Das europäische Parlament sei erst durch Bürgeranfragen darauf aufmerksam gemacht worden, sagt Alvaro. Europa werde benutzt, um «unter dem Deckmantel europäischer Forschung» Massnahmen einzuführen, die in den einzelnen EU-Mitgliedstaaten nicht durchsetzbar gewesen wären. Im Interview mit 20 Minuten Online übt der deutsche Jurist mit portugiesischen Wurzeln heftige Kritik. Das Projekt sei völlig intransparent. Es werde auch nicht offengelegt, wie Überwachungs-Einsätze dereinst in der Praxis ablaufen.

Budget: 15 Millionen Euro

Das Projekt sieht vor, dass eine Ethikkommission die Forscher begleitet und sich mit den grundlegenden Fragen rund um die Grundrechte befasst. Als sich jedoch die kritischen Fragen zum Projekt häuften, habe die Kommission «gemauert», sagt Alvaro. Dies könne er nicht akzeptieren, schliesslich werde das Projekt mit Steuergeldern finanziert. Als nächstes wolle er sich nun bei den beteiligten Forschungsinstituten persönlich informieren. So werde er etwa bei der Bergischen Universität Wuppertal vorstellig, um sich ein genaues Bild zu machen.

An die 15 Millionen Euro hat die Europäische Union bereits für Indect gesprochen. Das 2009 lancierte Projekt ist auf fünf Jahre befristet. Während der Fussball-Europameisterschaft 2012 in Polen und der Ukraine soll das Überwachungssystem erstmals in der Praxis getestet werden. Dazu passt, dass die Projektkoordination in Warschau beheimatet ist.

20 Minuten Online hat den Kontakt zu den Projekt-Verantwortlichen gesucht. Eine entsprechende Interview-Anfrage blieb bislang unbeantwortet. Auf der Website wird betont, dass es sich um ein reines Forschungsprojekt handle. Im Rahmen der Forschungstätigkeit werde nur mit fiktiven Daten gearbeitet – es gebe keinerlei globales Monitoring. Wie die entwickelten Mittel schliesslich eingesetzt würden, entscheide dann die Polizei.
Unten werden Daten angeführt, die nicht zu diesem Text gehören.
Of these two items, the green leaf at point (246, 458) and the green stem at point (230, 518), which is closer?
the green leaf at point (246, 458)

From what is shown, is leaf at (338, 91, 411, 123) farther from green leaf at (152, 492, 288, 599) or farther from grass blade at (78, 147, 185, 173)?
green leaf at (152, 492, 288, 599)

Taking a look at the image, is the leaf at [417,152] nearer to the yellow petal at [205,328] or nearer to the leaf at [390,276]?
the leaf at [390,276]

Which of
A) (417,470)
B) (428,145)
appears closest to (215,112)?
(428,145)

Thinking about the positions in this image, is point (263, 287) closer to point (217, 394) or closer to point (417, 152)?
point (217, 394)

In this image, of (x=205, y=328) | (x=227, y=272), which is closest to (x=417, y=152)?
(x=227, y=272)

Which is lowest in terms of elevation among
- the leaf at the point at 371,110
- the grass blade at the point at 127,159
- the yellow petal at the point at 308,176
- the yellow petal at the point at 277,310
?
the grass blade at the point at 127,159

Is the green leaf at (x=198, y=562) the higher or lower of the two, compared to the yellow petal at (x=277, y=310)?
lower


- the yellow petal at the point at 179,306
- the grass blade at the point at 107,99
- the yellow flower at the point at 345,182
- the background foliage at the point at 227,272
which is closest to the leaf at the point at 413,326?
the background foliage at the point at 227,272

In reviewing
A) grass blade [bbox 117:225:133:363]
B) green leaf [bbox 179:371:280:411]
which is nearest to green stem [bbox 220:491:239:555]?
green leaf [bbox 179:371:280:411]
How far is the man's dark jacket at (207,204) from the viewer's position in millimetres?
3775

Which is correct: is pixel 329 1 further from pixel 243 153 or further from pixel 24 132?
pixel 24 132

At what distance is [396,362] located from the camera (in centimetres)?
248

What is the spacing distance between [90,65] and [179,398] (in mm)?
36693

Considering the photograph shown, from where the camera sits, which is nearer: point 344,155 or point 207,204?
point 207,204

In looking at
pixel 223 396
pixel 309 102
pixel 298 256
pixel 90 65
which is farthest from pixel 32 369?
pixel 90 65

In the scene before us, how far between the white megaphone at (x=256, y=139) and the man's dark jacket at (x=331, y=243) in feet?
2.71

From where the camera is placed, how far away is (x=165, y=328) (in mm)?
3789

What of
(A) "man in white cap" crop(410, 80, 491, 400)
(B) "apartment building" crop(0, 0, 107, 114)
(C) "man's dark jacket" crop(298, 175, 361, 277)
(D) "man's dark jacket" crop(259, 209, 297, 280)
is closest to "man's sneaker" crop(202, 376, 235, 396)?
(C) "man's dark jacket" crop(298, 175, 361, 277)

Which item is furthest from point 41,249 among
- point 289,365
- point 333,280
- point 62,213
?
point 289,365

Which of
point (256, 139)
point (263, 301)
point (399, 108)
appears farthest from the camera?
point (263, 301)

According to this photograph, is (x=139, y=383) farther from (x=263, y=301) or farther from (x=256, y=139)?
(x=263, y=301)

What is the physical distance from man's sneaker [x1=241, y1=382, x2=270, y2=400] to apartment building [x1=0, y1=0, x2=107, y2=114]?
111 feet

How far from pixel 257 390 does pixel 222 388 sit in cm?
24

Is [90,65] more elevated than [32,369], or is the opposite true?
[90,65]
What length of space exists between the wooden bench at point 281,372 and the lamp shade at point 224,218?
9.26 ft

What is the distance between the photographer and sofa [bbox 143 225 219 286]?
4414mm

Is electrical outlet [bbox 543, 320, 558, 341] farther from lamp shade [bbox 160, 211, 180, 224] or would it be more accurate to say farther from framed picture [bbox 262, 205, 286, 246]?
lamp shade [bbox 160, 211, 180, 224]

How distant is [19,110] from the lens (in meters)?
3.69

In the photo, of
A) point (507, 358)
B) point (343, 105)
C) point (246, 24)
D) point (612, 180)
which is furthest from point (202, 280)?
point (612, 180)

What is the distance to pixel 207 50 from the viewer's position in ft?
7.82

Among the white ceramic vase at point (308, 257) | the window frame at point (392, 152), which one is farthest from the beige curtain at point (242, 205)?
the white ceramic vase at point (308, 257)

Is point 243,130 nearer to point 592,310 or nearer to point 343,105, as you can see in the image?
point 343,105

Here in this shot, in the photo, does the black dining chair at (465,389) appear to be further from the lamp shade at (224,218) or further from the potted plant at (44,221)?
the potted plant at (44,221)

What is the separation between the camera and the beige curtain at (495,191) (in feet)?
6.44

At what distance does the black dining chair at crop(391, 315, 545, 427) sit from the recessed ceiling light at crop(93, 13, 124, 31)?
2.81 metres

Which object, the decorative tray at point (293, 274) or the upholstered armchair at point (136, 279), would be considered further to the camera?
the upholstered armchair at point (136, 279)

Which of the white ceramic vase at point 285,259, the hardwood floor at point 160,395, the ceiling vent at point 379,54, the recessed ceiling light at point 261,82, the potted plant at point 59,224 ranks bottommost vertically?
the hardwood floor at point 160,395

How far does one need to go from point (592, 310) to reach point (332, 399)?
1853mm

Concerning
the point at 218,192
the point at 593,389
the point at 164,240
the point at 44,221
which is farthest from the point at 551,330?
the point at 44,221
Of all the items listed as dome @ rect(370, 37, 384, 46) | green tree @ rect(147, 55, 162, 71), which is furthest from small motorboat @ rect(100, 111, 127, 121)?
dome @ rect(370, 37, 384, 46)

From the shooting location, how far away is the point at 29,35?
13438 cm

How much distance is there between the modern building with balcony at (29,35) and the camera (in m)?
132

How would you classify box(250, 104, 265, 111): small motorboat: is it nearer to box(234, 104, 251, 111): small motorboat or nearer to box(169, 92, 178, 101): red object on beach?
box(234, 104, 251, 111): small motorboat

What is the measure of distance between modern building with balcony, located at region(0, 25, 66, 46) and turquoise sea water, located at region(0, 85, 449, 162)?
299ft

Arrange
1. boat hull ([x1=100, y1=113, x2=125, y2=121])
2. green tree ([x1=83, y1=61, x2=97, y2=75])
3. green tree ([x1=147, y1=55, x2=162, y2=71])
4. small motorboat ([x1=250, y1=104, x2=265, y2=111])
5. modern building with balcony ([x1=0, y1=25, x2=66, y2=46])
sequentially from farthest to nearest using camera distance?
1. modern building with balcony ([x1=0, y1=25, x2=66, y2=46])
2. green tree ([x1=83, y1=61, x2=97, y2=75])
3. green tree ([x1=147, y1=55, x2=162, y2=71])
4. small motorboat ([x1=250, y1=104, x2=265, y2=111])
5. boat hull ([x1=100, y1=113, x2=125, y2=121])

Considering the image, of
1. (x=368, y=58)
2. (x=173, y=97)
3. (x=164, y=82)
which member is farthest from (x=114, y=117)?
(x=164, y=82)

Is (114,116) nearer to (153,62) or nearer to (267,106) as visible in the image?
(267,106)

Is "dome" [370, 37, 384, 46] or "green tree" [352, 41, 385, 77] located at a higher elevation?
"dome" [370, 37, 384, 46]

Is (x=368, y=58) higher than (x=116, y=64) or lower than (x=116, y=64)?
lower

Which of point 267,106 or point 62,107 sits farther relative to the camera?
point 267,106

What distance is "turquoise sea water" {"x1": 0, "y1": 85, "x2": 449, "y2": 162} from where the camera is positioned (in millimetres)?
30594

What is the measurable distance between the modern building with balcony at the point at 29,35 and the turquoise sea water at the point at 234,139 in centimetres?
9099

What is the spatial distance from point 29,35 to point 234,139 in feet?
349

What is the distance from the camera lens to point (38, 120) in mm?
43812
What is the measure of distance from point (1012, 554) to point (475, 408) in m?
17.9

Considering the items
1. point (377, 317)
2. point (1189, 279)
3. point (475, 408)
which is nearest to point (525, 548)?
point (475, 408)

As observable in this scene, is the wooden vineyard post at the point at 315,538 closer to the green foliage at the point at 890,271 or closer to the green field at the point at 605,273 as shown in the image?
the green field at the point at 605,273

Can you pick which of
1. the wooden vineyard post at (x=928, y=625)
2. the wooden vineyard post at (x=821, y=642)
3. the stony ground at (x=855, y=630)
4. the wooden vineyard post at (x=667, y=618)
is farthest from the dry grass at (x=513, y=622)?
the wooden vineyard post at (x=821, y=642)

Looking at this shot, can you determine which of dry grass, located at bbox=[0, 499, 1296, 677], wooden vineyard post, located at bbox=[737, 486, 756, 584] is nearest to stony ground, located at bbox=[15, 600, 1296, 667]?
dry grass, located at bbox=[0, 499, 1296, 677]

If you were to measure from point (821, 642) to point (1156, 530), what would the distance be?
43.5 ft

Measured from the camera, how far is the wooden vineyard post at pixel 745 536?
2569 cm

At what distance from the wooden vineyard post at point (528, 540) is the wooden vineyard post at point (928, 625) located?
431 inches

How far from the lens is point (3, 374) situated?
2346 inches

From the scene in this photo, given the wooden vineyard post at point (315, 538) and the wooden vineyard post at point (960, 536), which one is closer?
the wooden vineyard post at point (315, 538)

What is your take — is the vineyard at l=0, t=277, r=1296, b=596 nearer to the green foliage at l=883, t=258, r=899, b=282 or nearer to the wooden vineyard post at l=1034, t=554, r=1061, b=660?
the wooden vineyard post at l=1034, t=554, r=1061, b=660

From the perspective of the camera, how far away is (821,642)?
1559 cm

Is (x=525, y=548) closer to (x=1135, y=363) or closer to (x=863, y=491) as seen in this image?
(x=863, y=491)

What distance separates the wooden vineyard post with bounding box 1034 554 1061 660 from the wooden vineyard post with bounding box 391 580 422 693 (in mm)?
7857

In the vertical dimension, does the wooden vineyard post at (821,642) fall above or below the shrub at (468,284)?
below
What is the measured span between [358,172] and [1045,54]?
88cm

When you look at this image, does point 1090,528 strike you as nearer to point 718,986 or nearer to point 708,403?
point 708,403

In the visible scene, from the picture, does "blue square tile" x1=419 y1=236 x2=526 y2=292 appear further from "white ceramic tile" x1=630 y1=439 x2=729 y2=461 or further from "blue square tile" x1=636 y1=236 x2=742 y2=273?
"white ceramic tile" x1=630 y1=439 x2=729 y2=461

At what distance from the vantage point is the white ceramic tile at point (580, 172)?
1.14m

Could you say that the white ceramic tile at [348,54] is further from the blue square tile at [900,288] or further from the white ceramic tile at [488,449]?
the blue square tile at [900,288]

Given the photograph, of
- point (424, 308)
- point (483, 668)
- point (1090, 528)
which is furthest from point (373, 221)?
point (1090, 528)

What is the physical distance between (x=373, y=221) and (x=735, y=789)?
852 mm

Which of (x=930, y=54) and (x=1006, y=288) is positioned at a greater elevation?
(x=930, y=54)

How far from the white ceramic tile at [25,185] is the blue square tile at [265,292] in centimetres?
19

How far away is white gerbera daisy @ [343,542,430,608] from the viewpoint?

Europa-Parlamentarier Alvares hat kein Verständnis für die Haltung der Forscher. «Die Wissenschaftler machen es sich sehr einfach, wenn sie die Verantwortung abgeben, was später mit dem entwickelten Überwachungssystem geschieht.»

Was ist mit der Schweiz?

Tangiert das europäische Forschungsprojekt namens Indect auch die Schweiz? Gibt es eine Zusammenarbeit bei der Entwicklung des Überwachungssystems? 20 Minuten Online hat eine entsprechende Anfrage beim Bundesamt für Polizei (Fedpol) platziert. Die Antwort steht aus.

Aus dem Büro des eidgenössischen Datenschutz- und Informationsbeauftragten, Hanspeter Thür, heisst es, man sei in dieser Sache weder kontaktiert noch selbst aktiv worden. Da es sich um ein laufendes Forschungsprojekt der EU handle, sei eine Stellungnahme des Datenschützers zum jetzigen Zeitpunkt nicht möglich. Grundsätzlich werde die Entwicklung von Überwachungssystemen kritisch verfolgt, versichert eine Mediensprecherin. Der Schweizer Datenschützer sei auch auf internationaler Ebene gut vernetzt. Dank bestehender Zusammenarbeit mit europäischen Datenschützern werde man auf dem Laufenden gehalten.

Laut dem deutschen Europa-Parlamentarier Alexander Alvaro ist die Schweiz nicht in das Projekt involviert. «Sie sollten sich aber keine Illusionen machen», sagt der FDP-Politiker. «Wenn das Überwachungssystem erst einmal funktioniert, könnte dies ein schlechtes Vorbild für andere Staaten sein.»